> _The request_
Return the listing word for word, as given.

> _Information provided_

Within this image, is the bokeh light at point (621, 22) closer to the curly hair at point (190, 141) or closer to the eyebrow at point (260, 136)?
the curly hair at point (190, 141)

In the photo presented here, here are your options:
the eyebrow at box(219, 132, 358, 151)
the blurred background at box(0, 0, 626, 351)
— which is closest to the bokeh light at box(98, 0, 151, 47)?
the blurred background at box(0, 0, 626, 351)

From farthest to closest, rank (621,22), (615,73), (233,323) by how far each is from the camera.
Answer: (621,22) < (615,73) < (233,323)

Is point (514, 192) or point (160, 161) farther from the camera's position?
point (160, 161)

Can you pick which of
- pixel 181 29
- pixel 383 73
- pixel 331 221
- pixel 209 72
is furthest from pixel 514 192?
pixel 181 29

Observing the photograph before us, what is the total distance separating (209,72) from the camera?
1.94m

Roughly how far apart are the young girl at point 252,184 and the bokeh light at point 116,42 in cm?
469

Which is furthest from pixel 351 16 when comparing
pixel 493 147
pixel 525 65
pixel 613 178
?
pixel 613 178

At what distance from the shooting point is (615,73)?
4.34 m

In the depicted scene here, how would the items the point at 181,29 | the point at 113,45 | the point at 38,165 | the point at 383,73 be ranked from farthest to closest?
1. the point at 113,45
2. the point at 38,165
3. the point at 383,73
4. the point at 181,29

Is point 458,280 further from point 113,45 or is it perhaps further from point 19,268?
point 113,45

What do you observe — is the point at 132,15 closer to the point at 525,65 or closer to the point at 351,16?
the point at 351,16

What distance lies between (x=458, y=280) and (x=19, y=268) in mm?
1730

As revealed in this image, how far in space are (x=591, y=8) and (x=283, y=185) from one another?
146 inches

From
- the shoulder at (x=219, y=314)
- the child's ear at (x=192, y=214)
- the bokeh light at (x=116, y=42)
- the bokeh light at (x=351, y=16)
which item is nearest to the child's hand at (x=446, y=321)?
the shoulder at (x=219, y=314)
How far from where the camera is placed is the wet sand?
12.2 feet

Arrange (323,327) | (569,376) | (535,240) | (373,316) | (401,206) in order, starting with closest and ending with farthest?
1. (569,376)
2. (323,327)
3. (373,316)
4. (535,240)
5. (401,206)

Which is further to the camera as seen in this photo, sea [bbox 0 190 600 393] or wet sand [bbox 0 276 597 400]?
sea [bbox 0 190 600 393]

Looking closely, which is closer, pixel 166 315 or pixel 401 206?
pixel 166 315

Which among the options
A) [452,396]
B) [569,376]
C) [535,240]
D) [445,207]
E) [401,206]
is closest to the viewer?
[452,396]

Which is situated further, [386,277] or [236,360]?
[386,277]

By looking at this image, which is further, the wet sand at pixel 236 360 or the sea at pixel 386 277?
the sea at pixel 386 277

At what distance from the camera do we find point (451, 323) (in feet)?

> _Result_
Within this image, is the bokeh light at point (621, 22) closer to the curly hair at point (190, 141) or closer to the eyebrow at point (260, 136)?
the curly hair at point (190, 141)

In the photo presented here, here are your options:
the eyebrow at box(219, 132, 358, 151)
the blurred background at box(0, 0, 626, 351)
— which is closest to the bokeh light at box(98, 0, 151, 47)?
the blurred background at box(0, 0, 626, 351)

From farthest to closest, rank (621,22), (615,73), (233,323) by how far each is from the camera.
Answer: (621,22) < (615,73) < (233,323)

Is point (514, 192) or point (160, 161) farther from the camera's position?
point (160, 161)

Can you pick which of
- pixel 181 29
- pixel 383 73
- pixel 331 221
- pixel 209 72
is furthest from pixel 514 192?
pixel 181 29

Observing the photograph before us, what is the total distance separating (209,72) from the camera?
1.94m

Roughly how far apart are the young girl at point 252,184 and the bokeh light at point 116,42 in cm?
469

Which is furthest from pixel 351 16 when comparing
pixel 493 147
pixel 525 65
pixel 613 178
?
pixel 613 178

At what distance from the shooting point is (615,73)?
4.34 m

In the depicted scene here, how would the items the point at 181,29 | the point at 113,45 | the point at 38,165 | the point at 383,73 be ranked from farthest to closest?
1. the point at 113,45
2. the point at 38,165
3. the point at 383,73
4. the point at 181,29

Is point 458,280 further from point 113,45 or is it perhaps further from point 19,268?
point 113,45

What do you observe — is the point at 132,15 closer to the point at 525,65 or closer to the point at 351,16?
the point at 351,16

What distance lies between (x=458, y=280) and (x=19, y=268) in mm?
1730

As revealed in this image, how far in space are (x=591, y=8) and (x=283, y=185) from one another?
146 inches

From
- the shoulder at (x=219, y=314)
- the child's ear at (x=192, y=214)
- the bokeh light at (x=116, y=42)
- the bokeh light at (x=351, y=16)
which item is nearest to the child's hand at (x=446, y=321)?
the shoulder at (x=219, y=314)
How far from where the camera is placed is the wet sand?
12.2 feet

Arrange (323,327) | (569,376) | (535,240) | (373,316) | (401,206) in order, starting with closest and ending with farthest?
1. (569,376)
2. (323,327)
3. (373,316)
4. (535,240)
5. (401,206)

Which is further to the camera as seen in this photo, sea [bbox 0 190 600 393] or wet sand [bbox 0 276 597 400]?
sea [bbox 0 190 600 393]

Looking closely, which is closer, pixel 166 315 or pixel 401 206?
pixel 166 315

Which among the options
A) [452,396]
B) [569,376]
C) [535,240]
D) [445,207]
E) [401,206]
is closest to the viewer?
[452,396]

Which is situated further, [386,277] or [236,360]?
[386,277]

By looking at this image, which is further, the wet sand at pixel 236 360 or the sea at pixel 386 277?
the sea at pixel 386 277

At what distance from the camera do we find point (451, 323) (in feet)?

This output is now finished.